Yesterday, the Supreme Judicial Court of Massachusetts determined MIT could not be reasonably held responsible for graduate student Han Nguyen’s 2009 suicide. In its 44-page opinion, the court determined that even in light of the special relationship colleges and universities have with their students, an institution cannot be held liable for the actions of an adult who is entitled to “privacy, autonomy and self-determination.”
The court went one step further to define the “limited circumstances” and expectations a university’s duty of care extends to its students in the context of suicide. This opinion asserts nonclinical faculty and staff cannot be reasonability expected to determine the “foreseeability” of a student’s intent to harm themselves, and foreseeability creates a time-bound duty of care. Only when the institution is knowledgeable of both the student’s suicidal ideation and “stated plans or intentions to act on such thoughts” is the duty of care triggered.
The opinion offers insights into the courts understanding of the duty of care an institution must impose post-_in loco parentis_. Here are a few of the takeaways colleges and universities should glean from this case:
One: Develop a suicide prevention protocol and stick with it. The court asserts that a duty of care is satisfied if faculty or staff take “reasonable measures” upon learning of a student’s intent to harm themselves, even if the student in questions refuses assistance or fails to respond to the protocol. Creating a pre-determined course of action to take when a student informs an employee of their intent to self-harm reduces lag in response time, promotes confidence in how to act, and can help students better understand what to expect from their university if they make such a claim.
Two: Train faculty to exercise caution when discussing student concerns, especially in writing. Staff, particularly student affairs professionals, are often trained how to issue correspondence dealing with sensitive student issues due to the nature of their role on campus, but faculty rarely receive such training or are expected to respond to students in crisis. The plaintiff’s main assertion was the faculty advisors of the student were well aware of Nguyen’s suicide ideation as reflected by their phraseology in their email correspondence, and therefore voluntarily assumed a duty of care not normally extended to faculty members. Moreover, testimony revealed on professor used the term “blood on their hands” numerous times to describe his concern for Nguyen. Had MIT worked with faculty to help them better understand the potential liability incurred by their choice of language, the plaintiff’s case would have been significantly diminished.

- Exercise requirements:
1. Print the portion of the article on the MIT suicide ruling from "The court went" up to and including "of care triggered.", word for word.
2. Decide whether each statement below agrees with the article on the MIT suicide ruling. Answer yes or no for each, and quote the words from the article that decide it.
(a) The court's opinion runs 44 pages.
(b) Under the opinion, an institution's duty of care is triggered once it knows of a student's suicidal ideation alone.
(c) Faculty rarely receive training in writing correspondence on sensitive student issues.
3. Pick up the article on the MIT suicide ruling after its last sentence and keep writing.

- Listed records:

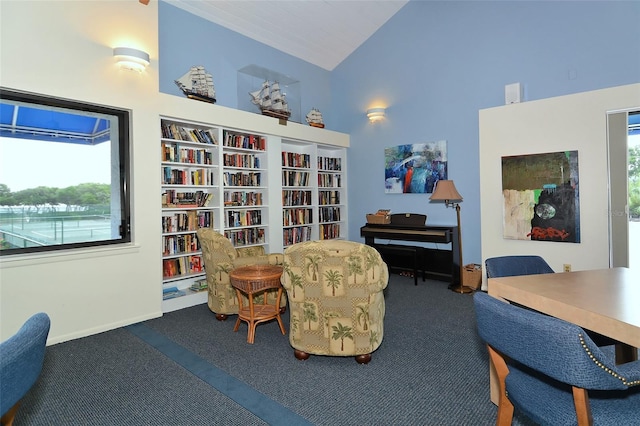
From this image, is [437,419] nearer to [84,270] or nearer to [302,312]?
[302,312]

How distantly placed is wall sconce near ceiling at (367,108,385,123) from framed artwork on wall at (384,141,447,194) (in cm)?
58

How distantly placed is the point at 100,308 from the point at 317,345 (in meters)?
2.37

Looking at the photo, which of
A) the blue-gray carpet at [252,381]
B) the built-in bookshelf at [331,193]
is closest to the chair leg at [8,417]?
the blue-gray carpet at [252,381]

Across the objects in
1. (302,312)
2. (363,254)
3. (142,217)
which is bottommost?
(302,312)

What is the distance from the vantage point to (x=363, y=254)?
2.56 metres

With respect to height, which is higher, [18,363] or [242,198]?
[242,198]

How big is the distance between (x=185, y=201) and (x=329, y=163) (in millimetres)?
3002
==
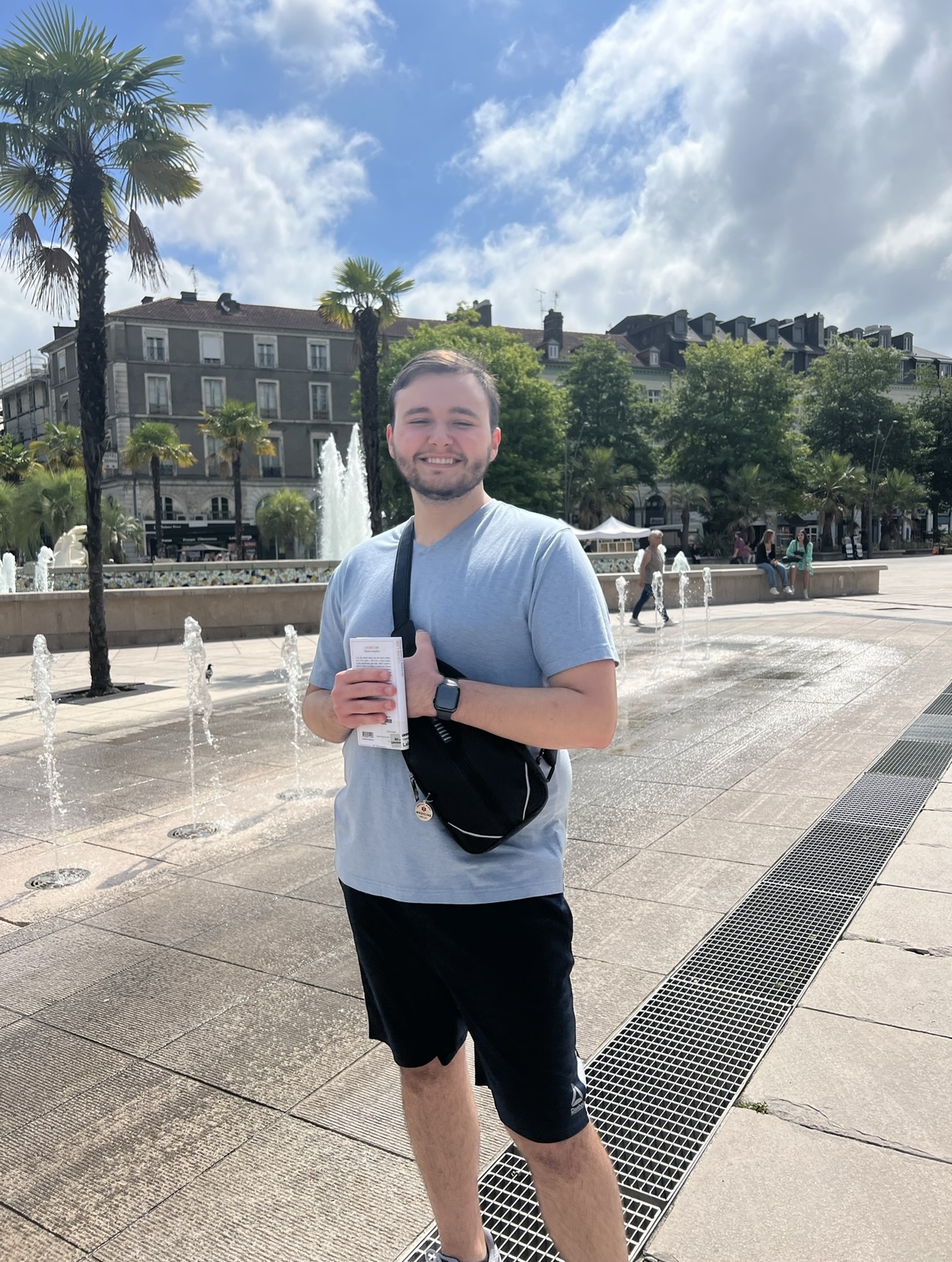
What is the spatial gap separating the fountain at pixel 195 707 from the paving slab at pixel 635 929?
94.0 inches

- Outputs in order:
1.
The court went one step further to define the “limited circumstances” and expectations a university’s duty of care extends to its students in the context of suicide. This opinion asserts nonclinical faculty and staff cannot be reasonability expected to determine the “foreseeability” of a student’s intent to harm themselves, and foreseeability creates a time-bound duty of care. Only when the institution is knowledgeable of both the student’s suicidal ideation and “stated plans or intentions to act on such thoughts” is the duty of care triggered.

2.
(a) Yes: "In its 44-page opinion"
(b) No: "Only when the institution is knowledgeable of both the student’s suicidal ideation and “stated plans or intentions to act on such thoughts” is the duty of care triggered."
(c) Yes: "but faculty rarely receive such training or are expected to respond to students in crisis."

3.
Three: The nature of special relationship and duty of care may be subject to a student’s age and place of residence. Whereas the court did not hold MIT responsible for the actions of an off-campus, 25 year-old graduate student, twice it stated that the burden of duty of care for undergraduates and those living in university housing (as they are seemingly “under daily observation”) may be greater. This differentiation may play a role in the perceived effectiveness of suicide prevention protocols in the event of litigation.
Four: When in doubt, call mom and dad. In keeping with the 2012 FERPA amendment, the court determined that a reasonable course of action is be to contact a student’s emergency, most often their parents, contact when self-harm is foreseeable. The court also openly recognized a student’s relationships with their parents may be a factor in their suicide ideation but should not be seen as a deterrent in getting the student help. The court stated clinician staff members are still subject to HIPAA regulations when working with suicidal students.
Disclosure: The author is a former staff member at MIT and had a working relationship with one of the named defendants in the case. However, the author was not a staff member at MIT until two years after Nguyen’s death.